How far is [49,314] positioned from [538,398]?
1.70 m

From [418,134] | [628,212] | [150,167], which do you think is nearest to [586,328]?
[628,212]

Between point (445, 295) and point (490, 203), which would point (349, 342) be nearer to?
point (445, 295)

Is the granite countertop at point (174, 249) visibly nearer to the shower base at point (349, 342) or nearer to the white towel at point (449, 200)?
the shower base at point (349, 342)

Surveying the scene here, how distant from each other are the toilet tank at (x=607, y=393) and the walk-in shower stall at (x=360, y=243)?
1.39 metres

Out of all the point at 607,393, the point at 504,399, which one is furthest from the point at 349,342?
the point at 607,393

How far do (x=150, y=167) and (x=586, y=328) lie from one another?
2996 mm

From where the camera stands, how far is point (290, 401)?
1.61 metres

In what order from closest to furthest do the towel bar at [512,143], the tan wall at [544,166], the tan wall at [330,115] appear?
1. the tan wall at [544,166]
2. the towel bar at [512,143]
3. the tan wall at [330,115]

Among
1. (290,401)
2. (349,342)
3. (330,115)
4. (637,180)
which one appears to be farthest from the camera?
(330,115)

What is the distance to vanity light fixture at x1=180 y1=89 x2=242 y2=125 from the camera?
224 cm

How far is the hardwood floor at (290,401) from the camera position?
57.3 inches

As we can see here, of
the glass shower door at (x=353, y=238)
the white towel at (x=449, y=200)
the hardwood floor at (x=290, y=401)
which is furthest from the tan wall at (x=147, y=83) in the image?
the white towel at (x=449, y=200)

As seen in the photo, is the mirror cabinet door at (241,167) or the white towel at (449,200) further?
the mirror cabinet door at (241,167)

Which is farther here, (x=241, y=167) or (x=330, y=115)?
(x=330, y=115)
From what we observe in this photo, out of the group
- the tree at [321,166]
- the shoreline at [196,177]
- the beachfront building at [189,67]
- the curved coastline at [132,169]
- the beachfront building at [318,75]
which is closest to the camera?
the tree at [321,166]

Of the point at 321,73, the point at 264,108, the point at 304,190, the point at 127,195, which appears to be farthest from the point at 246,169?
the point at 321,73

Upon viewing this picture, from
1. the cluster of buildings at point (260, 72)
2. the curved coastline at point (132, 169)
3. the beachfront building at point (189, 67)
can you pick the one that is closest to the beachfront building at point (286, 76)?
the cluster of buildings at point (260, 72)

* **What the exercise asks**:
Render the lines between the one containing "From where the" and the end of the entries, both included, as a Markdown table with the columns No. and Text. Leave out blank lines, and put the row number under No. and the full line under Text.

* **Result of the task**:
| No. | Text |
|---|---|
| 1 | From where the camera stands, how far is point (290, 401)? |
| 2 | 1.61 metres |
| 3 | In what order from closest to furthest do the towel bar at [512,143], the tan wall at [544,166], the tan wall at [330,115] appear? |
| 4 | 1. the tan wall at [544,166] |
| 5 | 2. the towel bar at [512,143] |
| 6 | 3. the tan wall at [330,115] |
| 7 | Among |
| 8 | 1. (290,401) |
| 9 | 2. (349,342) |
| 10 | 3. (330,115) |
| 11 | 4. (637,180) |
| 12 | which one appears to be farthest from the camera? |
| 13 | (330,115) |
| 14 | What is the distance to vanity light fixture at x1=180 y1=89 x2=242 y2=125 from the camera? |
| 15 | 224 cm |
| 16 | How far is the hardwood floor at (290,401) from the camera position? |
| 17 | 57.3 inches |
| 18 | As we can see here, of |
| 19 | the glass shower door at (x=353, y=238) |
| 20 | the white towel at (x=449, y=200) |
| 21 | the hardwood floor at (x=290, y=401) |
| 22 | which is furthest from the tan wall at (x=147, y=83) in the image? |
| 23 | the white towel at (x=449, y=200) |
| 24 | As seen in the photo, is the mirror cabinet door at (241,167) or the white towel at (449,200) further? |
| 25 | the mirror cabinet door at (241,167) |
| 26 | Which is farther here, (x=241, y=167) or (x=330, y=115)? |
| 27 | (x=330, y=115) |
| 28 | From what we observe in this photo, out of the group |
| 29 | - the tree at [321,166] |
| 30 | - the shoreline at [196,177] |
| 31 | - the beachfront building at [189,67] |
| 32 | - the curved coastline at [132,169] |
| 33 | - the beachfront building at [318,75] |
| 34 | which is closest to the camera? |
| 35 | the tree at [321,166] |
| 36 | Of the point at 321,73, the point at 264,108, the point at 304,190, the point at 127,195, which appears to be farthest from the point at 246,169? |
| 37 | the point at 321,73 |
| 38 | Upon viewing this picture, from |
| 39 | 1. the cluster of buildings at point (260, 72) |
| 40 | 2. the curved coastline at point (132, 169) |
| 41 | 3. the beachfront building at point (189, 67) |
| 42 | can you pick the one that is closest to the beachfront building at point (286, 76)? |
| 43 | the cluster of buildings at point (260, 72) |